Monday, November 15, 2021

Microstory 1756: Bee of Paradise

I’ve moved past the most traumatic experience of my life, and I’ve been able to reach some semblance of normalcy. I can’t say that it no longer affects me, but it at least no longer consumes me. I have prosthetic feet now, and while I can’t feel sensations down there anymore, I can walk just fine. I don’t even tell people my situation anymore, because it’s not relevant, and they can’t tell. I’m happy now. I have a better job than before, with better benefits. My boss calls me her busy bee, so she forced me to take a vacation, which is why I’ve agreed to this island getaway. I still find it rather difficult to trust others, which is one reason I’ve come alone, but I decided that I’m okay with that. This is about recharging my batteries, and remembering what I want out of life. It goes well at first, but then I start to get a bad feeling as I’m walking around the resort, and my excursions. I can’t point to an actual reason for my spidey senses sounding sirens, but I don’t think I’m imagining it. There is an evolutionary advantage to detecting the presence of a potential threat even when you can’t pin it down. Something or someone is out there who doesn’t want to be seen.  They’re watching me, and making me nervous. I keep telling myself that I might just be paranoid, but the sirens don’t go away. I really don’t think I’m making this up. I can’t ask for help, of course, because what is who going to do? The staff isn’t qualified to suss out a hypothetical stalker, and the police never help. I have no proof, just my instincts. I try to shrug it off, but the feeling grows worse, and I catch a glimpse of a shadow every once in a while. Finally, I cancel all of the activities I had planned for one day, and lock myself in the room. It’s not enough.

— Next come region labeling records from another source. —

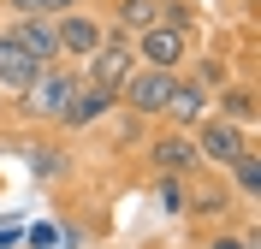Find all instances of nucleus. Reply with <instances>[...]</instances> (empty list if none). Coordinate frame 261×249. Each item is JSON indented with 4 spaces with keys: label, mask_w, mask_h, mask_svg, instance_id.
<instances>
[{
    "label": "nucleus",
    "mask_w": 261,
    "mask_h": 249,
    "mask_svg": "<svg viewBox=\"0 0 261 249\" xmlns=\"http://www.w3.org/2000/svg\"><path fill=\"white\" fill-rule=\"evenodd\" d=\"M77 83H83V66L54 60L24 95H6V119H12V125H30V131H54L60 113H65V101L77 95Z\"/></svg>",
    "instance_id": "nucleus-1"
},
{
    "label": "nucleus",
    "mask_w": 261,
    "mask_h": 249,
    "mask_svg": "<svg viewBox=\"0 0 261 249\" xmlns=\"http://www.w3.org/2000/svg\"><path fill=\"white\" fill-rule=\"evenodd\" d=\"M143 166H148V172H172V178H196V172H208L202 154H196V136H190V131H172V125H148V136H143Z\"/></svg>",
    "instance_id": "nucleus-2"
},
{
    "label": "nucleus",
    "mask_w": 261,
    "mask_h": 249,
    "mask_svg": "<svg viewBox=\"0 0 261 249\" xmlns=\"http://www.w3.org/2000/svg\"><path fill=\"white\" fill-rule=\"evenodd\" d=\"M107 18H101V6L95 0H83V6H71V12H60L54 18V42H60V60H71V66H83L89 53L107 42Z\"/></svg>",
    "instance_id": "nucleus-3"
},
{
    "label": "nucleus",
    "mask_w": 261,
    "mask_h": 249,
    "mask_svg": "<svg viewBox=\"0 0 261 249\" xmlns=\"http://www.w3.org/2000/svg\"><path fill=\"white\" fill-rule=\"evenodd\" d=\"M172 83H178V71L137 66L125 83H119V113L143 119V125H161V113H166V95H172Z\"/></svg>",
    "instance_id": "nucleus-4"
},
{
    "label": "nucleus",
    "mask_w": 261,
    "mask_h": 249,
    "mask_svg": "<svg viewBox=\"0 0 261 249\" xmlns=\"http://www.w3.org/2000/svg\"><path fill=\"white\" fill-rule=\"evenodd\" d=\"M190 136H196V154H202V166H208V172H226V166L238 160L249 143H255V125H231V119L208 113Z\"/></svg>",
    "instance_id": "nucleus-5"
},
{
    "label": "nucleus",
    "mask_w": 261,
    "mask_h": 249,
    "mask_svg": "<svg viewBox=\"0 0 261 249\" xmlns=\"http://www.w3.org/2000/svg\"><path fill=\"white\" fill-rule=\"evenodd\" d=\"M113 113H119V89H101V83H77V95L65 101V113H60V125H54V131L71 143V136L101 131V125H107Z\"/></svg>",
    "instance_id": "nucleus-6"
},
{
    "label": "nucleus",
    "mask_w": 261,
    "mask_h": 249,
    "mask_svg": "<svg viewBox=\"0 0 261 249\" xmlns=\"http://www.w3.org/2000/svg\"><path fill=\"white\" fill-rule=\"evenodd\" d=\"M137 66H161V71H184V60L196 53V36L172 30V24H148L143 36H130Z\"/></svg>",
    "instance_id": "nucleus-7"
},
{
    "label": "nucleus",
    "mask_w": 261,
    "mask_h": 249,
    "mask_svg": "<svg viewBox=\"0 0 261 249\" xmlns=\"http://www.w3.org/2000/svg\"><path fill=\"white\" fill-rule=\"evenodd\" d=\"M244 208V202L231 196V184L220 178V172H196L190 178V208H184V219H196V226H220V219H231Z\"/></svg>",
    "instance_id": "nucleus-8"
},
{
    "label": "nucleus",
    "mask_w": 261,
    "mask_h": 249,
    "mask_svg": "<svg viewBox=\"0 0 261 249\" xmlns=\"http://www.w3.org/2000/svg\"><path fill=\"white\" fill-rule=\"evenodd\" d=\"M130 71H137V48H130V36H107V42L83 60V83H101V89H119Z\"/></svg>",
    "instance_id": "nucleus-9"
},
{
    "label": "nucleus",
    "mask_w": 261,
    "mask_h": 249,
    "mask_svg": "<svg viewBox=\"0 0 261 249\" xmlns=\"http://www.w3.org/2000/svg\"><path fill=\"white\" fill-rule=\"evenodd\" d=\"M208 107H214V95L202 89V83H190V77L178 71L172 95H166V113H161V125H172V131H196V125L208 119Z\"/></svg>",
    "instance_id": "nucleus-10"
},
{
    "label": "nucleus",
    "mask_w": 261,
    "mask_h": 249,
    "mask_svg": "<svg viewBox=\"0 0 261 249\" xmlns=\"http://www.w3.org/2000/svg\"><path fill=\"white\" fill-rule=\"evenodd\" d=\"M208 113L231 119V125H255V119H261V89H255V77H231V83H220Z\"/></svg>",
    "instance_id": "nucleus-11"
},
{
    "label": "nucleus",
    "mask_w": 261,
    "mask_h": 249,
    "mask_svg": "<svg viewBox=\"0 0 261 249\" xmlns=\"http://www.w3.org/2000/svg\"><path fill=\"white\" fill-rule=\"evenodd\" d=\"M196 249H261L255 243V208H238L220 226H196Z\"/></svg>",
    "instance_id": "nucleus-12"
},
{
    "label": "nucleus",
    "mask_w": 261,
    "mask_h": 249,
    "mask_svg": "<svg viewBox=\"0 0 261 249\" xmlns=\"http://www.w3.org/2000/svg\"><path fill=\"white\" fill-rule=\"evenodd\" d=\"M42 71H48L42 60H30V53L12 42V36L0 30V95H24V89H30Z\"/></svg>",
    "instance_id": "nucleus-13"
},
{
    "label": "nucleus",
    "mask_w": 261,
    "mask_h": 249,
    "mask_svg": "<svg viewBox=\"0 0 261 249\" xmlns=\"http://www.w3.org/2000/svg\"><path fill=\"white\" fill-rule=\"evenodd\" d=\"M0 30L12 36L18 48L30 53V60H42V66H54V60H60V42H54V18H6Z\"/></svg>",
    "instance_id": "nucleus-14"
},
{
    "label": "nucleus",
    "mask_w": 261,
    "mask_h": 249,
    "mask_svg": "<svg viewBox=\"0 0 261 249\" xmlns=\"http://www.w3.org/2000/svg\"><path fill=\"white\" fill-rule=\"evenodd\" d=\"M113 36H143L148 24H161V0H95Z\"/></svg>",
    "instance_id": "nucleus-15"
},
{
    "label": "nucleus",
    "mask_w": 261,
    "mask_h": 249,
    "mask_svg": "<svg viewBox=\"0 0 261 249\" xmlns=\"http://www.w3.org/2000/svg\"><path fill=\"white\" fill-rule=\"evenodd\" d=\"M220 178L231 184V196L244 202V208H255V202H261V143H249V149L238 154V160H231Z\"/></svg>",
    "instance_id": "nucleus-16"
},
{
    "label": "nucleus",
    "mask_w": 261,
    "mask_h": 249,
    "mask_svg": "<svg viewBox=\"0 0 261 249\" xmlns=\"http://www.w3.org/2000/svg\"><path fill=\"white\" fill-rule=\"evenodd\" d=\"M54 143H30L24 149V160H30V178L36 184H60L65 172H71V154H65V136L60 131H48Z\"/></svg>",
    "instance_id": "nucleus-17"
},
{
    "label": "nucleus",
    "mask_w": 261,
    "mask_h": 249,
    "mask_svg": "<svg viewBox=\"0 0 261 249\" xmlns=\"http://www.w3.org/2000/svg\"><path fill=\"white\" fill-rule=\"evenodd\" d=\"M184 77H190V83H202V89H208V95H214L220 83H231V77H238V66H231V60H226V48H208V53L196 48L190 60H184Z\"/></svg>",
    "instance_id": "nucleus-18"
},
{
    "label": "nucleus",
    "mask_w": 261,
    "mask_h": 249,
    "mask_svg": "<svg viewBox=\"0 0 261 249\" xmlns=\"http://www.w3.org/2000/svg\"><path fill=\"white\" fill-rule=\"evenodd\" d=\"M148 196H154V208H161L166 219H184V208H190V178H172V172H148Z\"/></svg>",
    "instance_id": "nucleus-19"
},
{
    "label": "nucleus",
    "mask_w": 261,
    "mask_h": 249,
    "mask_svg": "<svg viewBox=\"0 0 261 249\" xmlns=\"http://www.w3.org/2000/svg\"><path fill=\"white\" fill-rule=\"evenodd\" d=\"M161 24H172L184 36H202L208 30V6L202 0H161Z\"/></svg>",
    "instance_id": "nucleus-20"
},
{
    "label": "nucleus",
    "mask_w": 261,
    "mask_h": 249,
    "mask_svg": "<svg viewBox=\"0 0 261 249\" xmlns=\"http://www.w3.org/2000/svg\"><path fill=\"white\" fill-rule=\"evenodd\" d=\"M71 6H83V0H0L6 18H60V12H71Z\"/></svg>",
    "instance_id": "nucleus-21"
},
{
    "label": "nucleus",
    "mask_w": 261,
    "mask_h": 249,
    "mask_svg": "<svg viewBox=\"0 0 261 249\" xmlns=\"http://www.w3.org/2000/svg\"><path fill=\"white\" fill-rule=\"evenodd\" d=\"M24 249H60V226H54V219L24 226Z\"/></svg>",
    "instance_id": "nucleus-22"
},
{
    "label": "nucleus",
    "mask_w": 261,
    "mask_h": 249,
    "mask_svg": "<svg viewBox=\"0 0 261 249\" xmlns=\"http://www.w3.org/2000/svg\"><path fill=\"white\" fill-rule=\"evenodd\" d=\"M24 243V219H6V226H0V249H18Z\"/></svg>",
    "instance_id": "nucleus-23"
},
{
    "label": "nucleus",
    "mask_w": 261,
    "mask_h": 249,
    "mask_svg": "<svg viewBox=\"0 0 261 249\" xmlns=\"http://www.w3.org/2000/svg\"><path fill=\"white\" fill-rule=\"evenodd\" d=\"M148 249H184V243H148Z\"/></svg>",
    "instance_id": "nucleus-24"
},
{
    "label": "nucleus",
    "mask_w": 261,
    "mask_h": 249,
    "mask_svg": "<svg viewBox=\"0 0 261 249\" xmlns=\"http://www.w3.org/2000/svg\"><path fill=\"white\" fill-rule=\"evenodd\" d=\"M18 249H24V243H18Z\"/></svg>",
    "instance_id": "nucleus-25"
}]
</instances>
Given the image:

Presumably having decided he’s ready to show himself, my stalker breaks down the door, and enters my room. I didn’t come with pepper spray, or anything, so I’m helpless to fight him off. I head for the balcony, but I’m on the eleventh floor, so I don’t know where I thought I was going with that. It’s him. It’s the one who abducted me from my own home, and burned my feet so badly that they had to amputate both of them. They said they caught him, and he committed suicide by cop. How could they have been so wrong? Did they not look for evidence after the incident? Did they just assume they shot the right guy, and let it go? Who did they actually shoot? Obviously I shouldn’t be worrying about any of this right now; I just need to get away from him. I don’t know how he found me. I don’t even know what he wants with me, or how he knows me. But I know it’s the same man, and I know I can’t just run away. I won’t let him hurt me again, though. I’m going to fight back. I’m going to fight back hard. Not doing that before has been my greatest regret, and while I can’t go back in time and change it, I can do better this time. First, I scream. No one comes running before he manages to cover my mouth with his gloved hand, but that doesn’t mean they never will. It’s the off-season, but there are plenty of other guests here, and hopefully they’re not all at the bonfire. My attacker is stronger, so it’s not hard for him to overpower me, gag me, and start dragging me down the emergency stairs. My right foot gets caught on the edge of a step, and falls off, which gives me an idea. When we’re on a landing, I swing my left leg up, and take hold of my remaining foot. Hitting him once in the face is enough to get him to let go. Then I start bashing him over and over again until he stops moving. Only then does someone come to my rescue, but it’s too late. This time, I’m here to make sure he’s dead.